§ GIVEN PASSAGE
# signs of spring!!



## Mrs. Krabappel (Mar 5, 2011)

Today the red-bellied woodpecker returned to my roof for another season of using my metal chimney cap to magnify his message. 

Wood thrush in the yard investigating insects.  

One of my old students showed up in my room with an incubator and 2 dozen eggs.   Not for omelettes.

Tractor supply has chicks.


----------



## Mrs. Krabappel (Mar 5, 2011)

Oh and daffodils are up.


----------



## webbie (Mar 5, 2011)

Maple sap is flowing in Ma, but that is about the only sign.....too much snow for much other life.

RI, though, is full of birds and witch hazel and willows are starting to show some growth!


----------



## daveswoodhauler (Mar 5, 2011)

Feels like spring here at 52 degrees....well, that is you try to walk in the backyard with 2 feet of snow on the ground.
Going to have some serious puddles in the yard shortly


----------



## BrotherBart (Mar 5, 2011)

100% overcast, sixty degrees and a wall of rain on the way for around 18 hours. Yep. Pretty much what Spring is like.


----------



## Mrs. Krabappel (Mar 5, 2011)

Take your half empty glass to another table please.


----------



## btuser (Mar 5, 2011)

I think I saw a loon in the lake inlet.  Small, maybe a duck but he/she sure looked like a loon.  I have, however, already seen about 5 bald eagles this year.  And a weasel.


----------



## Mrs. Krabappel (Mar 6, 2011)

btuser said:
			
		

> I think I saw a loon in the lake inlet.  Small, maybe a duck but he/she sure looked like a loon.  I have, however, already seen about 5 bald eagles this year.  And a weasel.




Nice!! 

Loons have a drab winter plumage, so that might have thrown you.


----------



## begreen (Mar 6, 2011)

Hit 50 today which is slightly below normal. Still, we were out uncovering the strawberries and getting beds ready for planting. Tomoorow I'll be dormant spraying and mowing the grass. Camelias, early rhodies, daffodils and crocuses are in bloom. I am ready for spring!


----------



## EatenByLimestone (Mar 6, 2011)

I saw my first robin wednesday.  Felt bad for the guy as it was 3 degrees outside.  :lol:  Thursday was -3.  Some had seen robins a couple weeks ago, but they are one of those things where it's nice to see them for yourself.  

I've heard of 2 turkey vulture sightings.  

I spent Friday out on a pond checking to see if there was winterkill.   There was... Ponds had it tough this year.

Matt


----------



## btuser (Mar 6, 2011)

~*~Kathleen~*~ said:
			
		

> btuser said:
> 
> 
> 
> ...



Actually, that makes sense because it was a "loon" and something that looked like a brown duck but had a really loony head.  I'm guessing two newlyweds just out of the nest and looking to set up shop.

I'm going to have to wait for about 3' of snow melt before I get to do my dormant spraying.  I can barely see the branches on my new apple trees.


----------



## Mt Ski Bum (Mar 6, 2011)

What is this "spring season" that you speak of? We recieved about 4" of fresh snow today with another 8" on the way tomorrow... snowpack depth is about 100" now. In Montana we only have 2 seasons: Winter & Road Construction, & even they overlap sometimes!  ;-)

§ PROBLEMS TO SOLVE
A. In the signs-of-spring thread, what two seasons does Mt Ski Bum say Montana has?
B. Reproduce, word for word, the stretch of the signs-of-spring thread from "RI, though, is" through "on the ground.".
The rows that follow can be skipped.

§ SUPPLIED ENTRIES
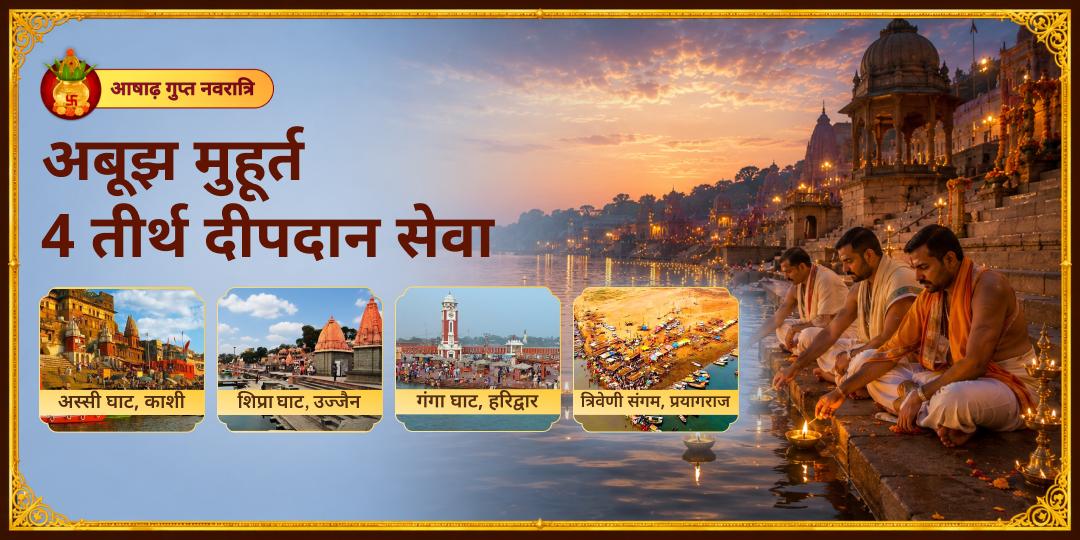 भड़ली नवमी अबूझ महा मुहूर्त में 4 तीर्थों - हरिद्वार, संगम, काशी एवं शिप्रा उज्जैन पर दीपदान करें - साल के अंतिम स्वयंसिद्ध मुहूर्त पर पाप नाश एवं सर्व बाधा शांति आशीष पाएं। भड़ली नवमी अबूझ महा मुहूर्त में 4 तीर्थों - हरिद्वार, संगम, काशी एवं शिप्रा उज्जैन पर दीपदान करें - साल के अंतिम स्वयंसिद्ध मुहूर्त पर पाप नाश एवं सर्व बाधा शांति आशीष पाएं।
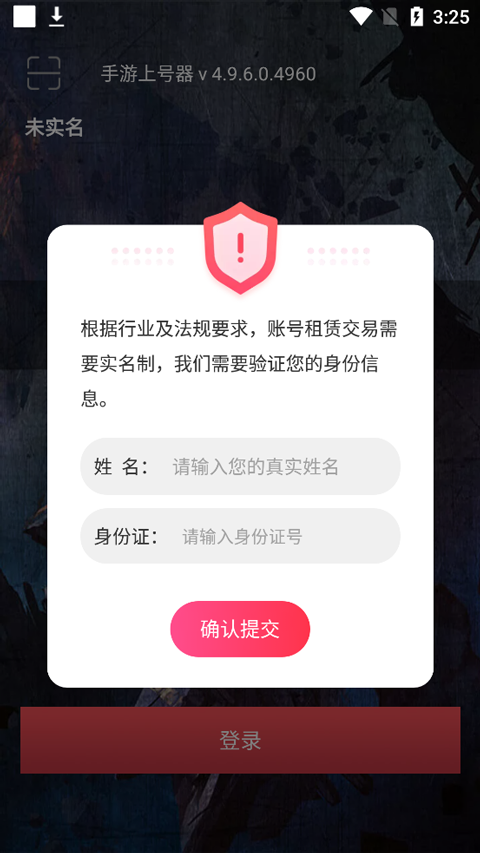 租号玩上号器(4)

==

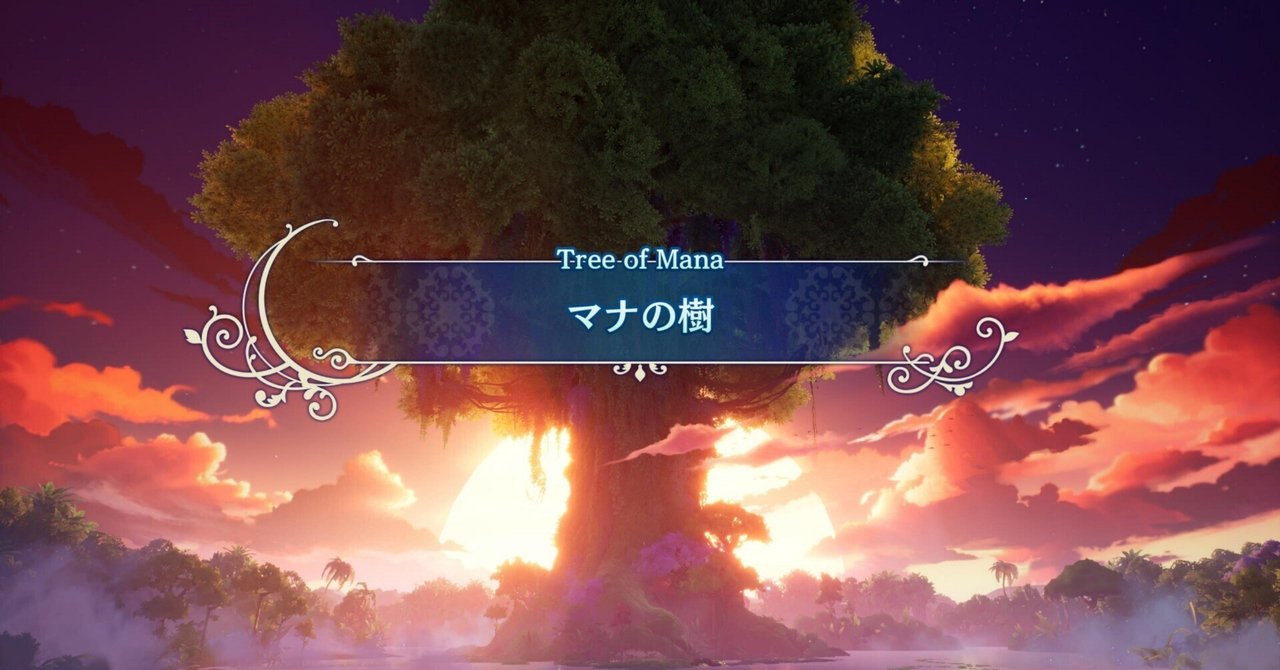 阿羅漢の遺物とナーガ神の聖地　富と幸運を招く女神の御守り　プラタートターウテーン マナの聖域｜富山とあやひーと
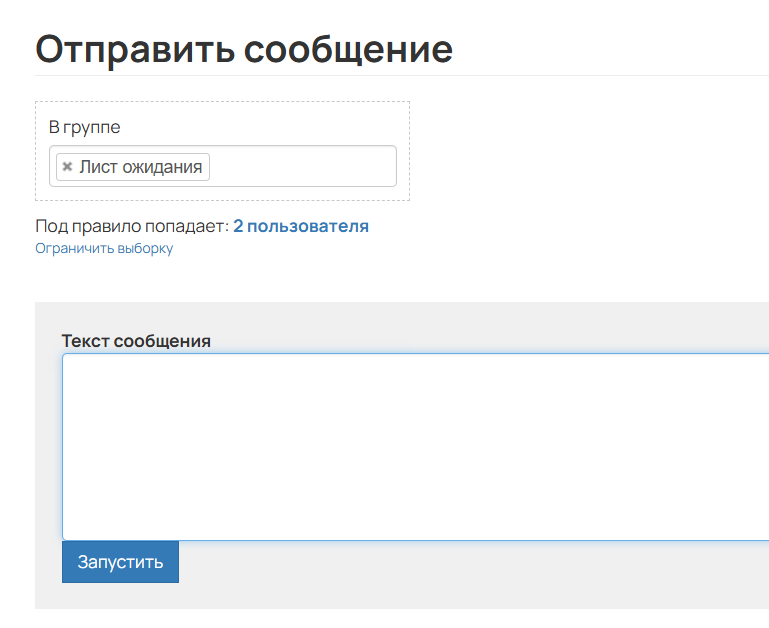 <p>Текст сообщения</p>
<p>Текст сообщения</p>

* * *

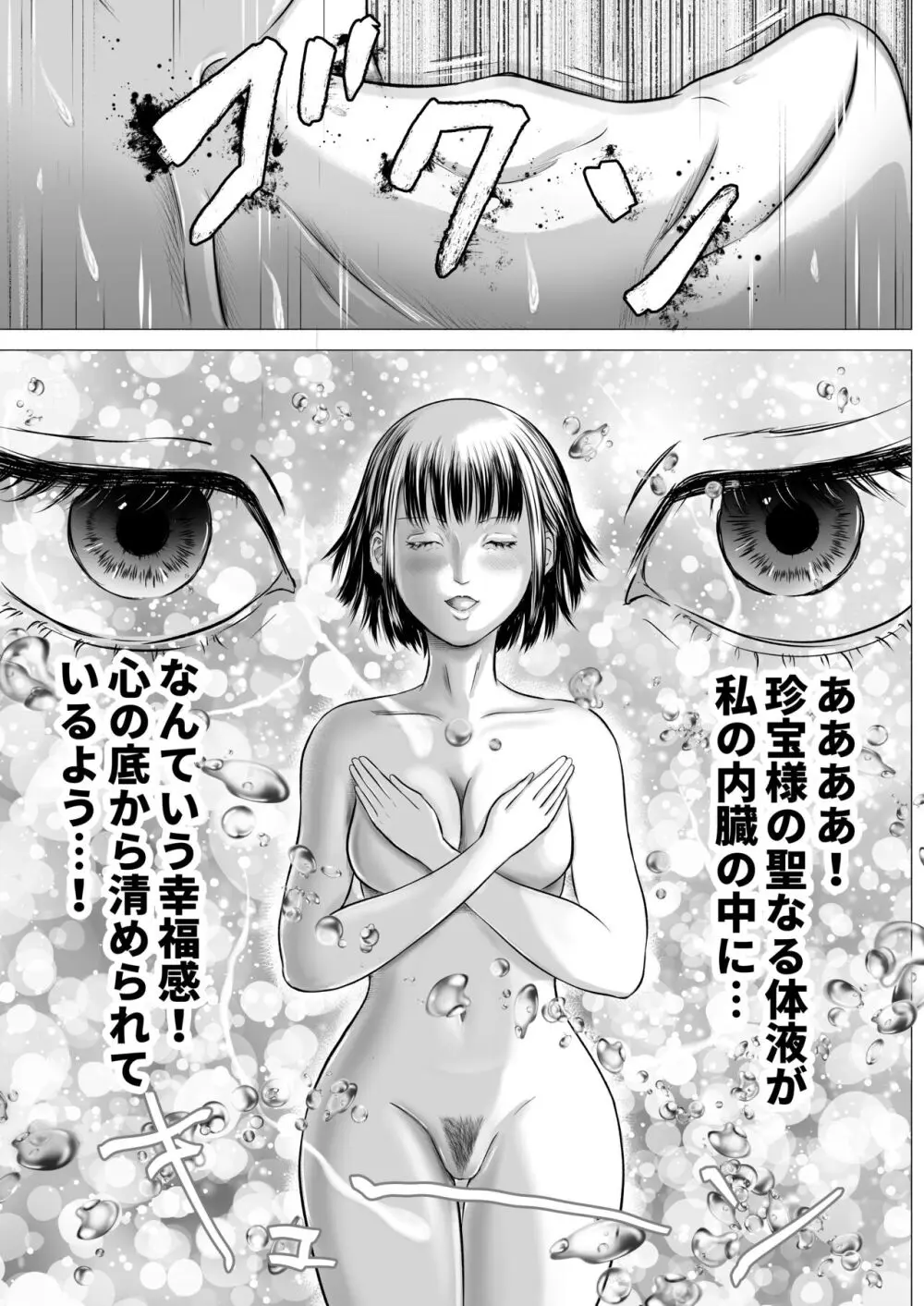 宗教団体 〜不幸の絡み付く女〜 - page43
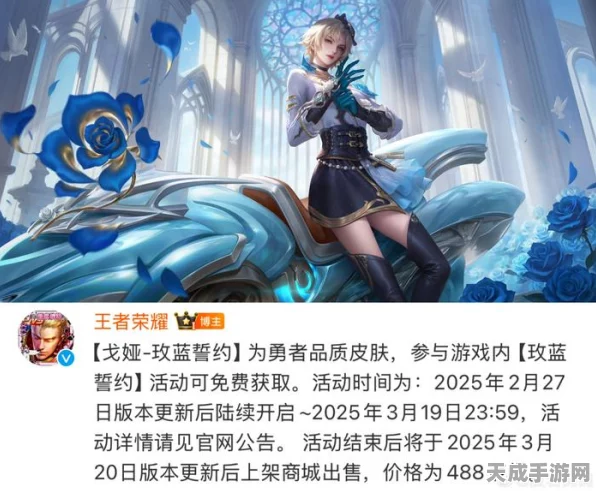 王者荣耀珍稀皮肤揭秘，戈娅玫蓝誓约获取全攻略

§ OUTPUTS IN ORDER
A. Winter and Road Construction.

B.
RI, though, is full of birds and witch hazel and willows are starting to show some growth!


----------



## daveswoodhauler (Mar 5, 2011)

Feels like spring here at 52 degrees....well, that is you try to walk in the backyard with 2 feet of snow on the ground.